• [Your instructions] Retype all of the listing exactly, passing over any picture you find.

• [Data block]

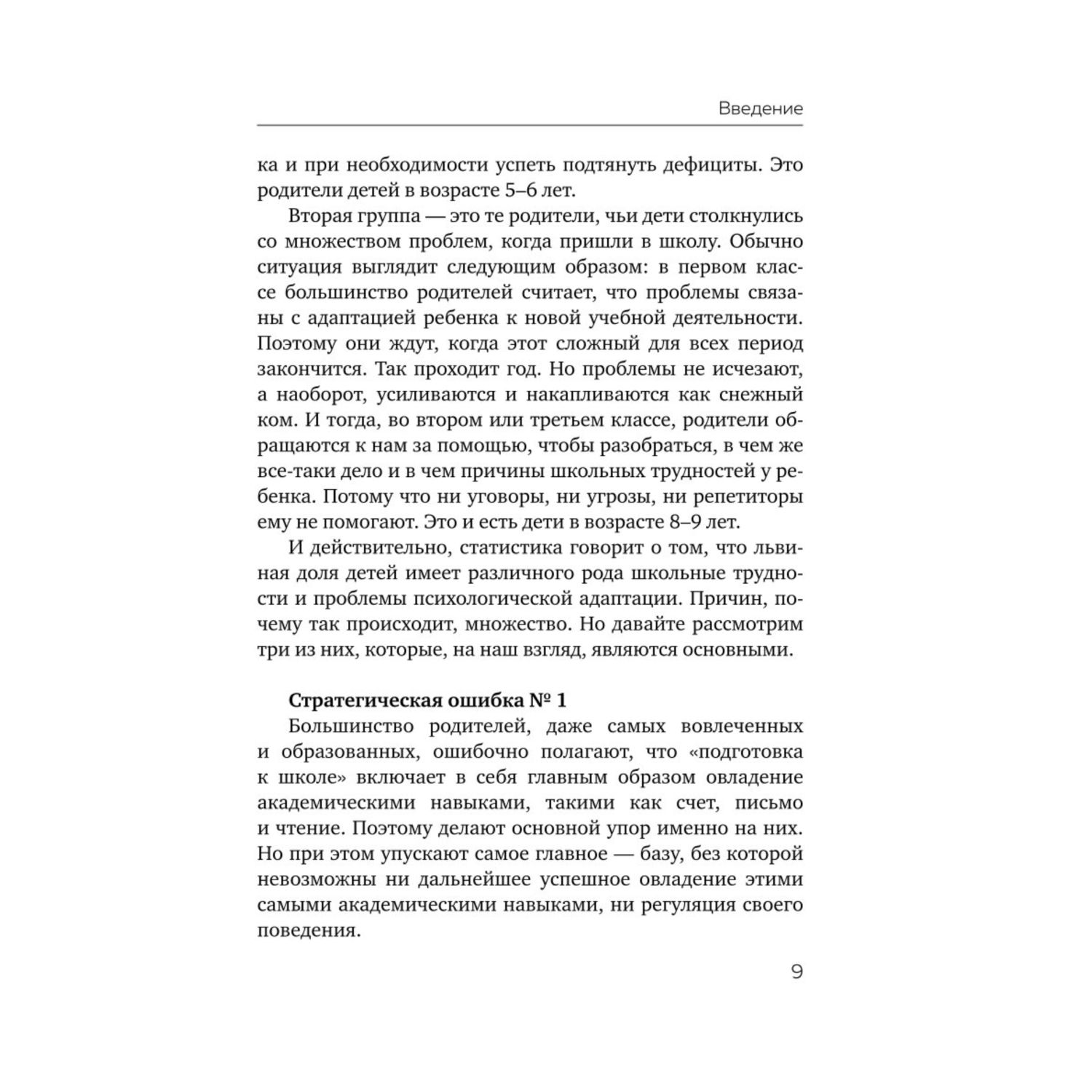 Книга Эксмо Секреты развития мозга ребенка Что нужно дошкольнику чтобы он хорошо учился - фото 6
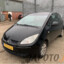 Mitsubishi Colt VI 1.3 95 KM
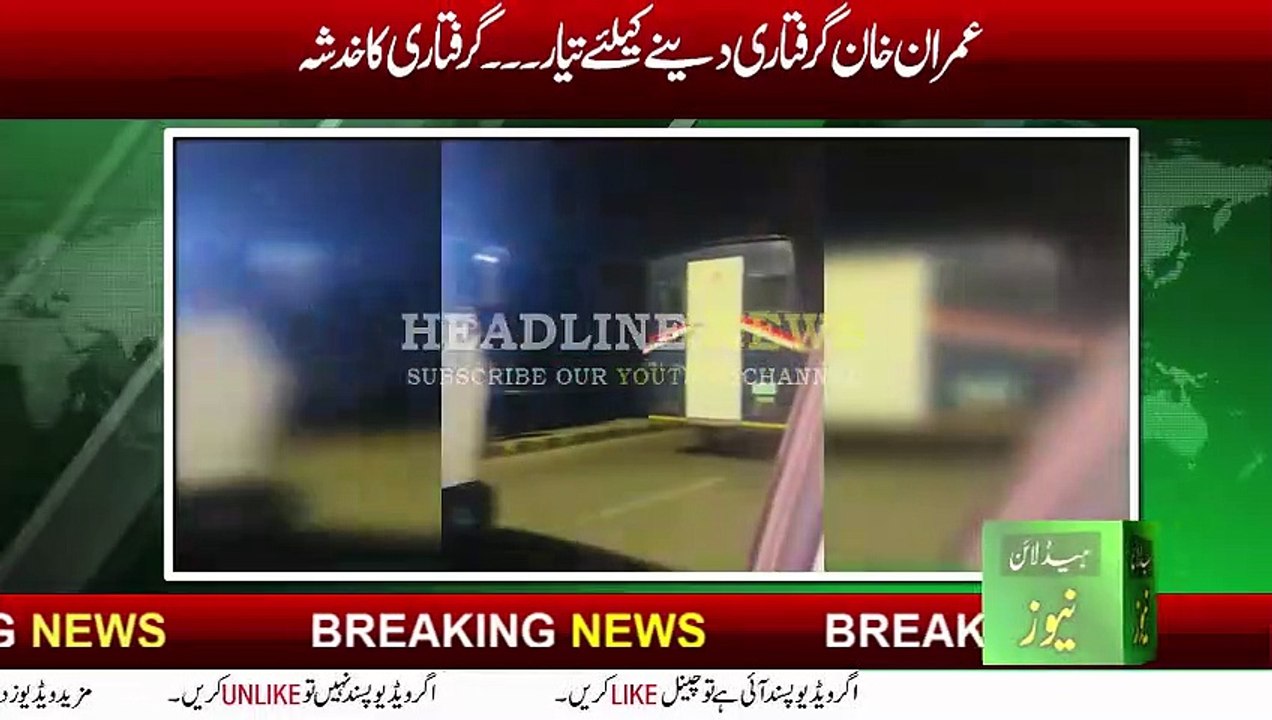 imran khan ready to arrest from zaman park lahore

• [Exercise result]
 Книга Эксмо Секреты развития мозга ребенка Что нужно дошкольнику чтобы он хорошо учился - фото 6
 Mitsubishi Colt VI 1.3 95 KM
 imran khan ready to arrest from zaman park lahore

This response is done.